– A passive, multi-heat-sink loop can cool a high-end CPU/GPU without a fan, relying on natural convective circulation driven by temperature differences.
– The system maintains usable performance even under load, though CPU and GPU temps can exceed typically recommended long-term operating levels (e.g., CPU ~90°C, coolant ~55°C).
– System uses substantial passive hardware (large heat sinks, aluminum plate with thermal pads) and conventional components (Gigabyte Aorus Pro B850, 32 GB RAM, 2 TB SSD, 600W PSU) without modifying the fans on the rest of the case.

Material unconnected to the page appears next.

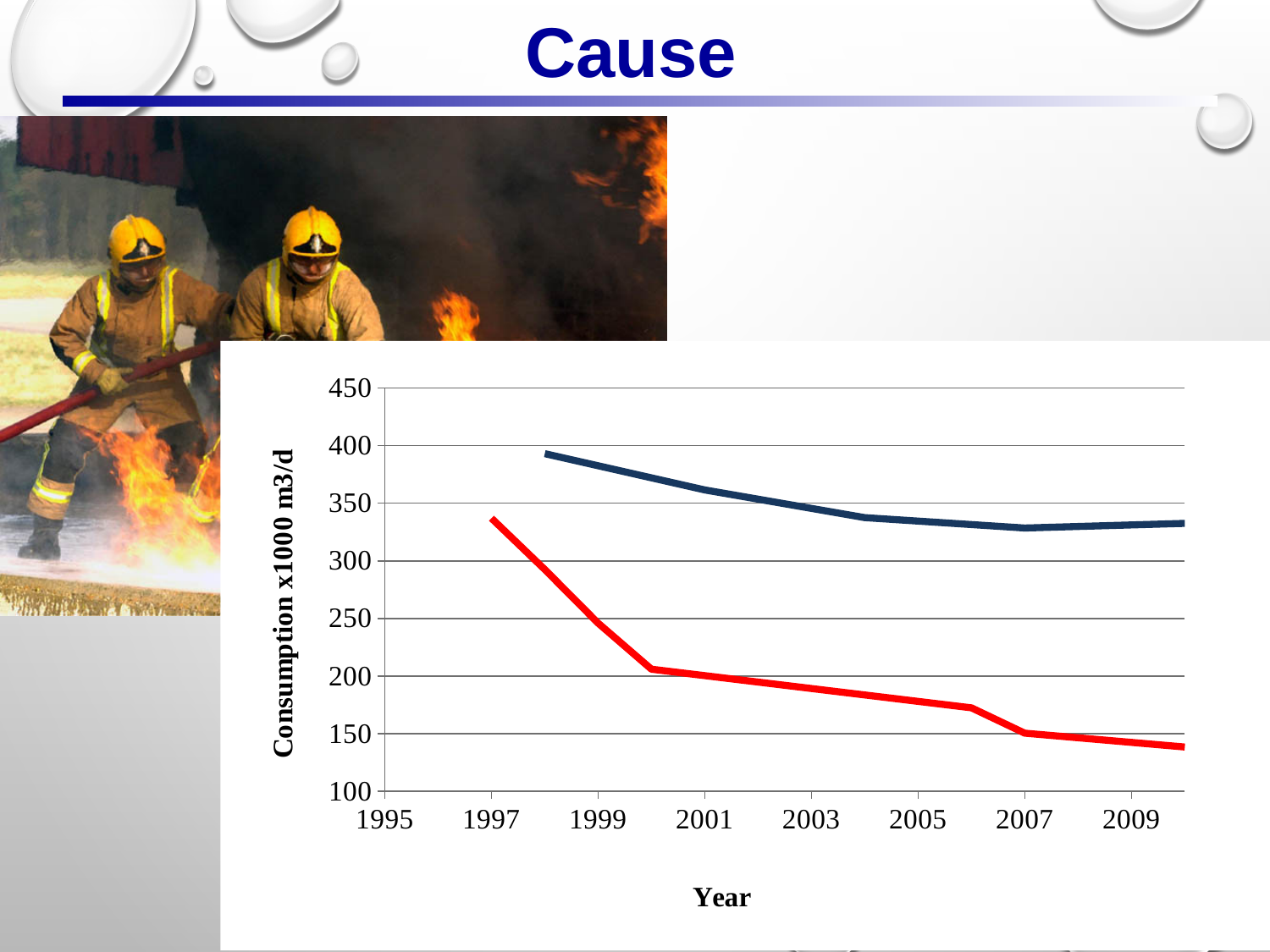
Does the red line rise or fall from 1997 to 2010? Fall Is the value of the red line in 2006 greater or less than 150? greater In 2005, which line has the higher value, the red line or the dark blue line? The dark blue line What is the title of the horizontal axis of the chart? Year Is the value of the dark blue line in 2007 greater or less than 300? greater What kind of chart is shown on the slide? Line chart How many lines are plotted on the chart? 2 Is the value of the dark blue line in 1998 greater or less than 400? less Does the dark blue line rise or fall from 1998 to 2007? Fall What is the title of the vertical axis of the chart? Consumption x1000 m3/d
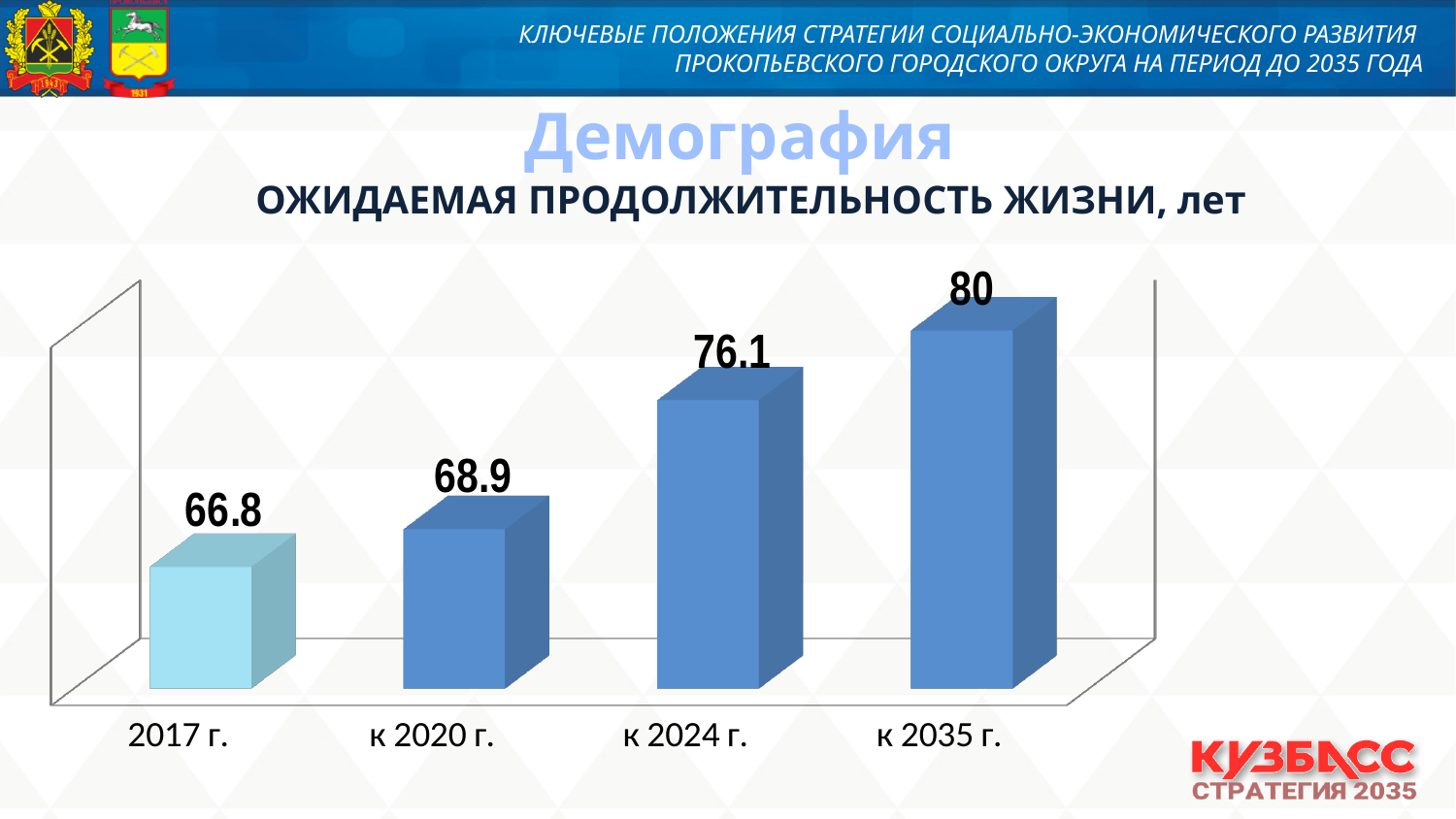
How many categories are shown on the chart? 4 Which category has the lowest value? 2017 г. What value is shown for к 2024 г.? 76.1 What value is shown for к 2020 г.? 68.9 What is the difference between the values for к 2024 г. and к 2020 г.? 7.2 What value is shown for к 2035 г.? 80 Which category has the highest value? к 2035 г. What is the difference between the values for к 2035 г. and 2017 г.? 13.2 Do the values rise or fall from 2017 г. to к 2035 г.? Rise What is the expected life expectancy value shown for 2017 г.? 66.8 Which is larger, the value for к 2020 г. or the value for к 2024 г.? к 2024 г. What kind of chart is shown on the slide? Bar chart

Fans are often an annoying part of a gaming PC due to the noise they make, but can hardly be avoided with powerful and correspondingly energy-hungry hardware. Billet Labs, a British manufacturer of high-quality components for PC water cooling systems, shows a modding project in the video embedded below, in which an AMD Ryzen 7 9800X3D and an Nvidia GeForce RTX 5080 ($1,299 on Amazon) are cooled entirely without a fan.
Cooling Concept and Setup
The project uses three heat sinks, which are connected to each other by a passive water cooling system. The heat sinks measure 40 x 20 cm, 28 x 14 cm and 24 x 12 cm. Without a pump, the cooling liquid only circulates due to the temperature differences between the liquid that has direct contact with the CPU or GPU, and the liquid in the heat sinks. This setup aims to passively transfer heat through conduction and convection aided by the natural buoyancy of the warm liquid.
Hardware Configuration
Billet Labs uses a Gigabyte Aorus Pro B850 mainboard, 32 GB RAM, a 2 TB SSD and a 600 watt power supply unit for this PC, which is not modified and is therefore cooled with a fan. The mainboard is mounted on an 8 millimeter thick aluminum plate with thick thermal pads to help distribute the heat. The choice of components is framed as a balance between performance and minimal active cooling, leveraging passive flow dynamics instead of fans.
Performance Observations
Even without a fan, the PC works surprisingly well in many scenarios. In idle, the coolant remains relatively cool with a temperature of 28 °C. If the processor is fully utilized using Cinebench, the coolant heats up to 39 °C after half an hour and the CPU even reaches 90 °C, but performance does not drop. If the GPU is also used, for example in Cyberpunk 2077, the coolant reaches temperatures of over 55 °C – the performance remains stable, but the temperatures are higher than recommended for long-term operation.